There are two other lawsuits against MMC filed by a neurosurgeon with FRCS Ireland in neurosurgery and six pathology graduates in medical genetics from Universiti Sains Malaysia (USM).

What’s the status of the issue so far?

On 2 April, the Health Ministry announced that the Parallel Pathway Programme would be recognised and proposed to the Cabinet to expedite the amendment of the Medical Act 1971 9Act 50) for that purpose.

On 19 April, the Higher Education Ministry and Health Ministry agreed to resolve the issue with the programme for medical experts.

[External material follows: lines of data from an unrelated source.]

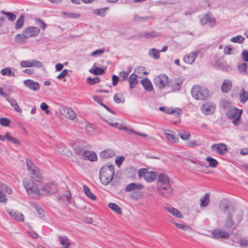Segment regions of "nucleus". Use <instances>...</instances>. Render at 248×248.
<instances>
[{
    "mask_svg": "<svg viewBox=\"0 0 248 248\" xmlns=\"http://www.w3.org/2000/svg\"><path fill=\"white\" fill-rule=\"evenodd\" d=\"M243 216L241 211H234L227 213V217L225 219L224 225L227 229L232 228L235 225L236 226L241 222Z\"/></svg>",
    "mask_w": 248,
    "mask_h": 248,
    "instance_id": "1",
    "label": "nucleus"
},
{
    "mask_svg": "<svg viewBox=\"0 0 248 248\" xmlns=\"http://www.w3.org/2000/svg\"><path fill=\"white\" fill-rule=\"evenodd\" d=\"M114 175L113 165L104 166L100 170L99 179L104 185H108L113 179Z\"/></svg>",
    "mask_w": 248,
    "mask_h": 248,
    "instance_id": "2",
    "label": "nucleus"
},
{
    "mask_svg": "<svg viewBox=\"0 0 248 248\" xmlns=\"http://www.w3.org/2000/svg\"><path fill=\"white\" fill-rule=\"evenodd\" d=\"M192 97L196 100H205L209 96L208 90L205 87L194 86L191 90Z\"/></svg>",
    "mask_w": 248,
    "mask_h": 248,
    "instance_id": "3",
    "label": "nucleus"
},
{
    "mask_svg": "<svg viewBox=\"0 0 248 248\" xmlns=\"http://www.w3.org/2000/svg\"><path fill=\"white\" fill-rule=\"evenodd\" d=\"M23 185L28 195L31 198H37L41 194L36 183L31 182L28 179H24Z\"/></svg>",
    "mask_w": 248,
    "mask_h": 248,
    "instance_id": "4",
    "label": "nucleus"
},
{
    "mask_svg": "<svg viewBox=\"0 0 248 248\" xmlns=\"http://www.w3.org/2000/svg\"><path fill=\"white\" fill-rule=\"evenodd\" d=\"M157 190L161 196L166 199L170 198L174 193V189L170 184L157 186Z\"/></svg>",
    "mask_w": 248,
    "mask_h": 248,
    "instance_id": "5",
    "label": "nucleus"
},
{
    "mask_svg": "<svg viewBox=\"0 0 248 248\" xmlns=\"http://www.w3.org/2000/svg\"><path fill=\"white\" fill-rule=\"evenodd\" d=\"M157 190L161 196L166 199L170 198L174 193V189L170 184L157 186Z\"/></svg>",
    "mask_w": 248,
    "mask_h": 248,
    "instance_id": "6",
    "label": "nucleus"
},
{
    "mask_svg": "<svg viewBox=\"0 0 248 248\" xmlns=\"http://www.w3.org/2000/svg\"><path fill=\"white\" fill-rule=\"evenodd\" d=\"M153 81L155 87L160 90L170 86L169 84L168 77L165 74H161L155 77Z\"/></svg>",
    "mask_w": 248,
    "mask_h": 248,
    "instance_id": "7",
    "label": "nucleus"
},
{
    "mask_svg": "<svg viewBox=\"0 0 248 248\" xmlns=\"http://www.w3.org/2000/svg\"><path fill=\"white\" fill-rule=\"evenodd\" d=\"M138 174L140 177H143L145 180L148 182L154 181L157 177V174L155 172L148 171L146 169H140L138 170Z\"/></svg>",
    "mask_w": 248,
    "mask_h": 248,
    "instance_id": "8",
    "label": "nucleus"
},
{
    "mask_svg": "<svg viewBox=\"0 0 248 248\" xmlns=\"http://www.w3.org/2000/svg\"><path fill=\"white\" fill-rule=\"evenodd\" d=\"M58 191L57 185L53 183L50 182L45 184L41 189L42 194L44 195H52Z\"/></svg>",
    "mask_w": 248,
    "mask_h": 248,
    "instance_id": "9",
    "label": "nucleus"
},
{
    "mask_svg": "<svg viewBox=\"0 0 248 248\" xmlns=\"http://www.w3.org/2000/svg\"><path fill=\"white\" fill-rule=\"evenodd\" d=\"M40 29L36 27H28L25 28L23 32L27 36L28 39L30 37H33L37 36L40 33Z\"/></svg>",
    "mask_w": 248,
    "mask_h": 248,
    "instance_id": "10",
    "label": "nucleus"
},
{
    "mask_svg": "<svg viewBox=\"0 0 248 248\" xmlns=\"http://www.w3.org/2000/svg\"><path fill=\"white\" fill-rule=\"evenodd\" d=\"M212 150L216 151L219 155H225L227 152V147L225 144L217 143L212 145L211 147Z\"/></svg>",
    "mask_w": 248,
    "mask_h": 248,
    "instance_id": "11",
    "label": "nucleus"
},
{
    "mask_svg": "<svg viewBox=\"0 0 248 248\" xmlns=\"http://www.w3.org/2000/svg\"><path fill=\"white\" fill-rule=\"evenodd\" d=\"M212 234L215 239H228L230 237L229 233L223 230H214Z\"/></svg>",
    "mask_w": 248,
    "mask_h": 248,
    "instance_id": "12",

On 25 April, Code Blue reported that UiTM is agreeable to temporarily open up its cardiothoracic surgery postgraduate programme to non-Bumi parallel pathway trainees and graduates until the opening of a similar programme at Universiti Malaya (UM).

The proposal to open the UiTM-IJN cardiothoracic surgery postgraduate programme to all races was made after the Health Ministry and the Higher Education Ministry requested UiTM for a solution.

That said, UiTM signed a memorandum of understanding (MOU) with Universiti Malaya Medical Centre (UMMC) in 2021 to help develop a curriculum for UM to start a cardiothoracic surgery postgraduate programme.